国 | 短期(2週間) | 中期(3か月) | 長期(1年・語学留学) | ワーキングホリデー(1年) |
---|---|---|---|---|
アメリカ | 30〜50万円 | 80〜120万円 | 230万〜600万円 | 制度なし |
イギリス | 35〜55万円 | 90〜130万円 | 300万〜650万円 | 180万〜200万円 |
カナダ | 25〜45万円 | 70〜110万円 | 200万〜450万円 | 120万〜140万円 |
オーストラリア | 25〜40万円 | 60〜100万円 | 200万〜350万円 | 100万〜130万円 |
ニュージーランド | 20〜40万円 | 60〜100万円 | 200万〜400万円 | 100万〜130万円 |
この表からもわかるように、同じ1年間でも国や留学のスタイルによって費用は大きく異なります。
たとえばアメリカの大学留学は800万円近くかかる一方、オーストラリアやニュージーランドのワーホリであれば100万円台に抑えることも可能です。
留学費用の基本を知る
「留学って実際いくらかかるんだろう?」多くの人がまず気になるのが費用の全体像です。
学費だけでなく、滞在費や食費、航空券、保険など、思った以上に多くの項目がありますので、留学費用の相場を理解するための基礎知識を整理してみましょう。
何が「留学費用」に含まれるか
留学費用は「学費+生活費+その他諸経費」で構成されています。下の表は代表的な内訳です。
費用項目 | 内容の例 | 備考 |
---|---|---|
学費 | 授業料、入学金、教材費 | 国や学校によって大きく変動 |
滞在費 | ホームステイ、学生寮、シェアハウス | 住む地域で差が大きい |
生活費 | 食費、交通費、娯楽費 | 為替や物価の影響を受けやすい |
渡航費 | 航空券、空港送迎 | シーズンによって変動 |
保険・ビザ関連 | 海外保険、ビザ申請費用 | 国ごとに規定あり |
その他 | 通信費、交際費、緊急時の医療費など | 想定外の出費に注意 |
費用が変動する主な要因
同じ1年間の留学でも、人によってかかる金額は大きく異なります。その差を生むのは次のような要因です。

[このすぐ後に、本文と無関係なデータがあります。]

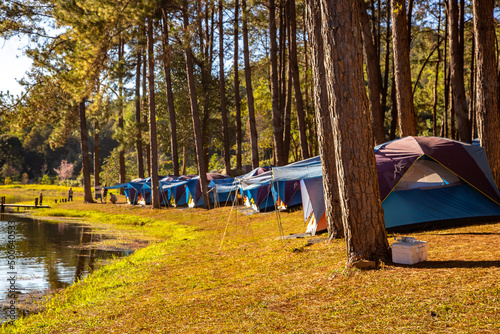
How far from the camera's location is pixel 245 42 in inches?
827

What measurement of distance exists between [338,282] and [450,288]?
54.5 inches

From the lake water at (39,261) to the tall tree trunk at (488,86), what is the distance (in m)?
9.42

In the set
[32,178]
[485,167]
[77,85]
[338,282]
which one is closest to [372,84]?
[485,167]

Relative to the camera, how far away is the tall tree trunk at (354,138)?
6.21 metres

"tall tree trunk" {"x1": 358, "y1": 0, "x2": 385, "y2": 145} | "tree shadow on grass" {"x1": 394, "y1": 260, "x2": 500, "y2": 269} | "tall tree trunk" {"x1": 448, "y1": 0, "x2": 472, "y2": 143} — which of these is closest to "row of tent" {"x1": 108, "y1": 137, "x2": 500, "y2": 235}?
"tall tree trunk" {"x1": 448, "y1": 0, "x2": 472, "y2": 143}

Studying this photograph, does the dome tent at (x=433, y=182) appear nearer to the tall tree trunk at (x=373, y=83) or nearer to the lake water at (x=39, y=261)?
the tall tree trunk at (x=373, y=83)

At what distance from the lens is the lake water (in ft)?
25.7

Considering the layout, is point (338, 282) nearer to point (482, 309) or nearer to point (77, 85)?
point (482, 309)

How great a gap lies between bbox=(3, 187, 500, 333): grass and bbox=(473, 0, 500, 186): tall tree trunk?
2.26 metres

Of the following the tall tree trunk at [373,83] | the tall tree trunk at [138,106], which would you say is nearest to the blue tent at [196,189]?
the tall tree trunk at [138,106]

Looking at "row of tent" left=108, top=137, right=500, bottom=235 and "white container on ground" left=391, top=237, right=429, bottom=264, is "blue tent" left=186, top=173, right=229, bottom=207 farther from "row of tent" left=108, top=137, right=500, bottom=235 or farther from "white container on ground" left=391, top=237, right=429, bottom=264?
"white container on ground" left=391, top=237, right=429, bottom=264

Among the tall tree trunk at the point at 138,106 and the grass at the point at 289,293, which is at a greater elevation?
the tall tree trunk at the point at 138,106

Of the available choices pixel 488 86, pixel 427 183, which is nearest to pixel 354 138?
pixel 427 183

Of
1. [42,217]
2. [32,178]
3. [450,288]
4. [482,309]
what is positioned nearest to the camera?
[482,309]
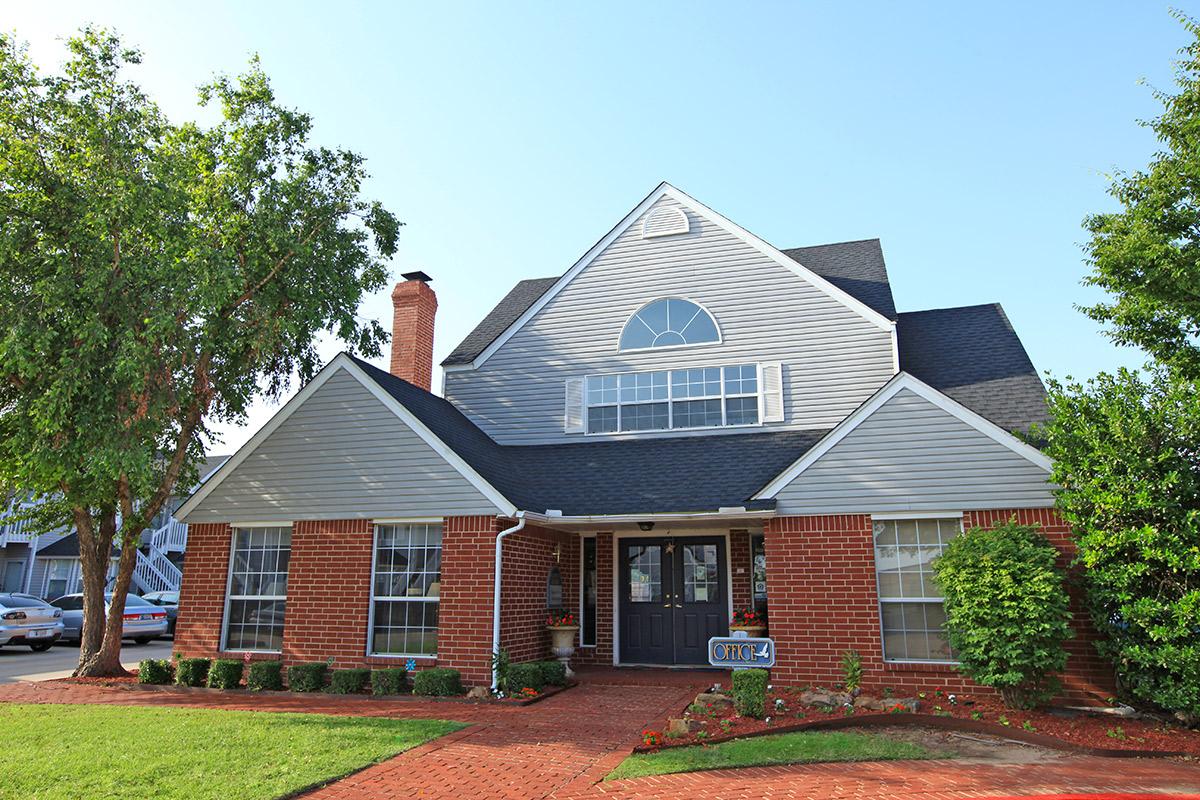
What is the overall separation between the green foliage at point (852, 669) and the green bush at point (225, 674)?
30.5 ft

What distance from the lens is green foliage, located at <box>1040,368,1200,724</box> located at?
337 inches

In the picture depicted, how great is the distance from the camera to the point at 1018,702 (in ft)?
30.9

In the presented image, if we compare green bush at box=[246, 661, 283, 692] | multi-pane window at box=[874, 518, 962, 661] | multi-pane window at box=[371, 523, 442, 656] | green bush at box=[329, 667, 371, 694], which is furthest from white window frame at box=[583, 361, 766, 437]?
green bush at box=[246, 661, 283, 692]

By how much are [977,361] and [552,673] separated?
948 cm

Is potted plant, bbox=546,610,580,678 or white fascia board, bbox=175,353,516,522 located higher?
white fascia board, bbox=175,353,516,522

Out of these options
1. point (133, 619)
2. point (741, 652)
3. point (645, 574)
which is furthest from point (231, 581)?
point (133, 619)

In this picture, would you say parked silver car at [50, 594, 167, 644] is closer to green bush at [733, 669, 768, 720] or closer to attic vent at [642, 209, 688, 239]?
attic vent at [642, 209, 688, 239]

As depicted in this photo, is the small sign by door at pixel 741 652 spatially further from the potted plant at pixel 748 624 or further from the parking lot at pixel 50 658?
the parking lot at pixel 50 658

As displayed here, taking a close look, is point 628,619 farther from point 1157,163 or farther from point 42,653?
point 42,653

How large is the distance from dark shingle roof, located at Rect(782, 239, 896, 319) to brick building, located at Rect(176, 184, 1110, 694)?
0.33ft

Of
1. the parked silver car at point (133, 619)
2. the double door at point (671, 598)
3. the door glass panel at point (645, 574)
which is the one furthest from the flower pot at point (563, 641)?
the parked silver car at point (133, 619)

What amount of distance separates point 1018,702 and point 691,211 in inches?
430

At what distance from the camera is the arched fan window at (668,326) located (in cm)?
1559

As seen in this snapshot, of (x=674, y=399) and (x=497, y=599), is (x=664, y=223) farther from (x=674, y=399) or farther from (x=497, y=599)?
(x=497, y=599)
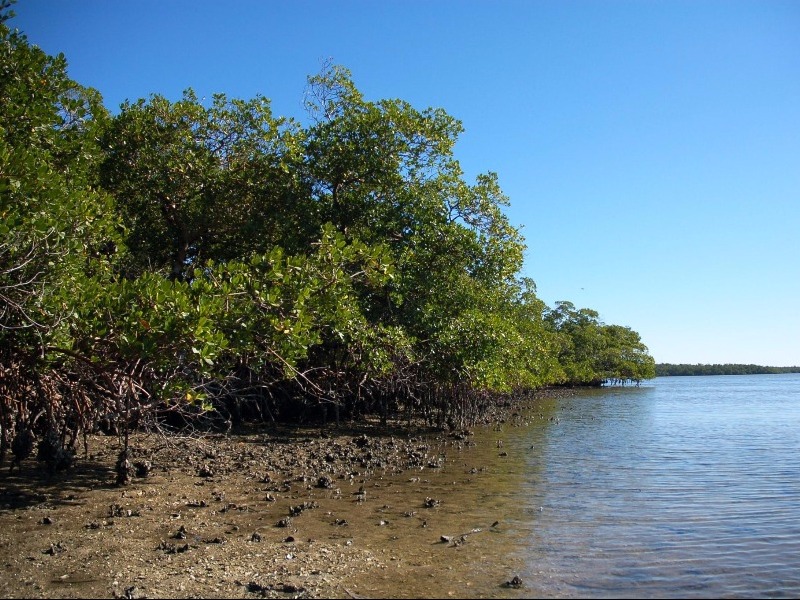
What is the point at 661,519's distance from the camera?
6996mm

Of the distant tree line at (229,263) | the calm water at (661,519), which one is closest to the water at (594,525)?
the calm water at (661,519)

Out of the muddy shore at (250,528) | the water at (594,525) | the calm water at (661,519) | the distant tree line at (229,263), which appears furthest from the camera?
the distant tree line at (229,263)

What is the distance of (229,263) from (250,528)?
3145 millimetres

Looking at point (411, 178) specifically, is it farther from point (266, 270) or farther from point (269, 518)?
point (269, 518)

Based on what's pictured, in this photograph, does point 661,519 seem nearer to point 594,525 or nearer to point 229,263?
point 594,525

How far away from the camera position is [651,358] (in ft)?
210

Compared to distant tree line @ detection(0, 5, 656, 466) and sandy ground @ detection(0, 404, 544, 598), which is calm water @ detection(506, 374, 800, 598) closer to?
sandy ground @ detection(0, 404, 544, 598)

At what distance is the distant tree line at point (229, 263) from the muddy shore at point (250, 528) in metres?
0.83

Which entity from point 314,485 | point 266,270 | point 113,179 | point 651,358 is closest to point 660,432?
point 314,485

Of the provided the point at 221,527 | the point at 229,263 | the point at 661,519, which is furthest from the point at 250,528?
the point at 661,519

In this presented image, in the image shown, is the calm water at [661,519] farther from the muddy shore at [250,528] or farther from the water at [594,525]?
the muddy shore at [250,528]

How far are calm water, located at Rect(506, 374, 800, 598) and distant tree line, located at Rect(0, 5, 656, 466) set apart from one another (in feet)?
11.3

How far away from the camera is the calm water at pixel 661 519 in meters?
4.93

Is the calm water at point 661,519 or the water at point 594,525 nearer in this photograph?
the water at point 594,525
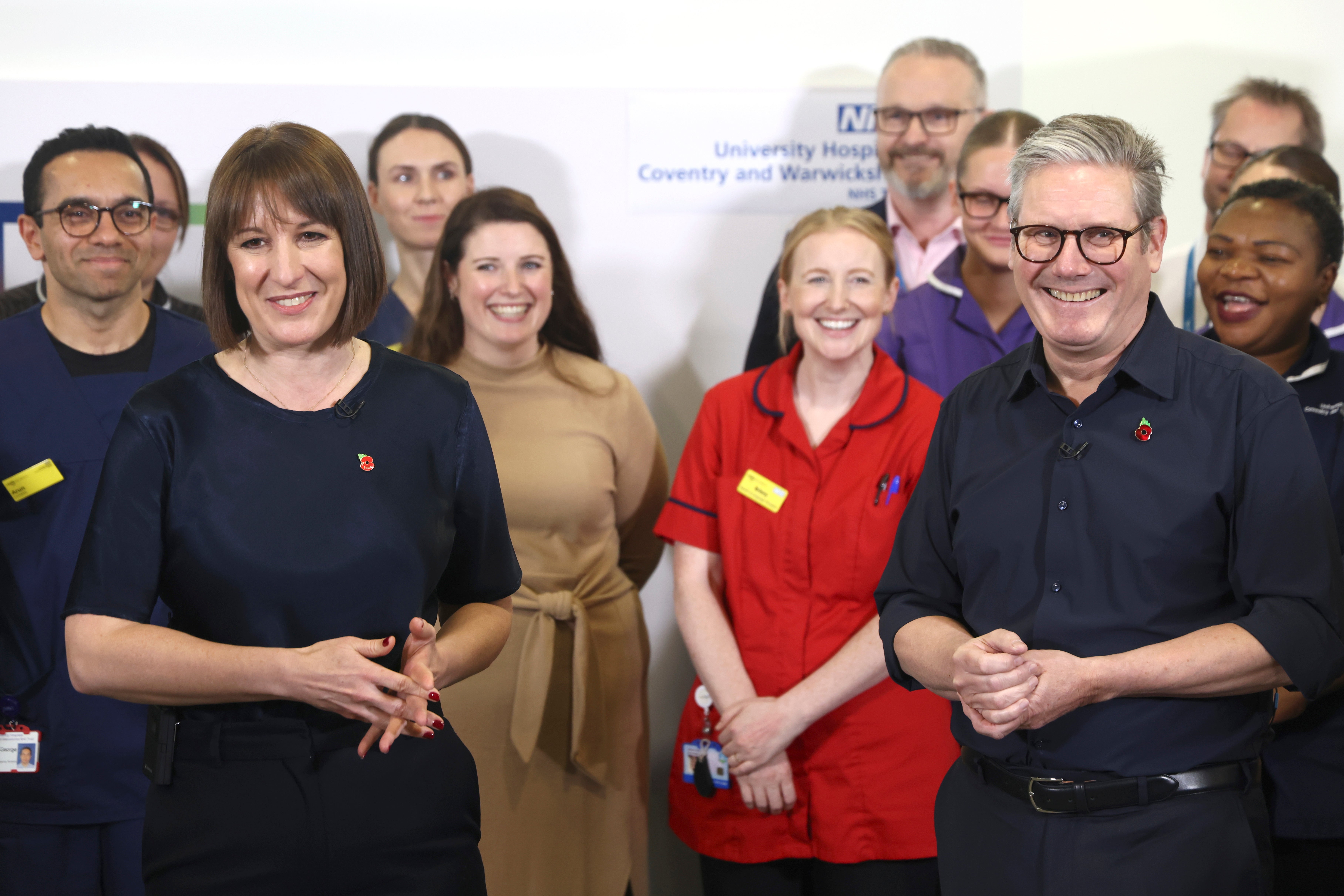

- 国や都市の物価差:アメリカの大都市とフィリピンの地方都市では数倍の違い
- 留学期間:1か月の短期と1年の長期では総額が大きく変わる
- 滞在スタイル:ホームステイ、寮、シェアハウスで費用が変動
- 為替レート:円安になると留学費用が一気に高くなる
こうした要因を理解しておくと、「自分の予算でどの国・どの期間なら現実的か」がイメージしやすくなります。
出発前に準備しておきたい初期費用の一覧
留学費用は現地で支払う分だけではありません。出発前にまとまったお金が必要になるケースも多いです。
- 入学金・授業料の前納(数か月分〜半年分)
- ビザ申請費用
- 航空券(往復)
- 海外保険(長期加入で割引になることも)
目安として、50〜100万円程度を出発前に準備しておく人が多いのが現実です。
目的別・タイプ別で見る留学費用相場
留学の目的によって、かかる費用は大きく変わります。語学力を伸ばしたいのか、大学や専門学校に進学したいのか、あるいは働きながら滞在したいのか。それぞれのタイプごとに「相場」を把握しておくと、自分に合った予算感がつかみやすくなります。
語学留学(短期・中期・長期)
語学留学は最も人気が高く、費用相場も比較的分かりやすいジャンルです。
- 1か月:20〜40万円(授業料+滞在費+生活費)
- 3か月:60〜120万円
- 6か月〜1年:150〜300万円
短期は社会人や大学生の夏休みに人気。長期になると「授業料」と「住居費」が大きな割合を占めるので、国や都市の選び方がカギになります。
大学正規課程(学部/大学院)
現地の大学に入学する場合は、学費が大きな比重を占めます。特にアメリカやイギリスなどの英語圏は授業料が高額です。
- アメリカの州立大学:年間150〜300万円
- アメリカの私立大学:年間300〜600万円
- イギリス・オーストラリアの大学:年間200〜400万円
生活費を含めると、1年あたり合計400〜600万円前後が目安となります。奨学金や留学ローンを利用する人も多いです。
高校留学
高校留学は授業料だけでなく、寮費やホームステイ費用が必ず発生します。保護者のサポートが必要なため、費用は高めになる傾向です。
- 1年間の費用相場:250〜400万円
- 滞在方法によって差が大きい(寮>ホームステイ>シェアハウス)
早期から準備することで奨学金を得られるチャンスが広がります。
ワーキングホリデー留学
ワーホリは「働きながら滞在できる」のが魅力で、初期費用さえ準備すれば現地収入で生活を補える点が特徴です。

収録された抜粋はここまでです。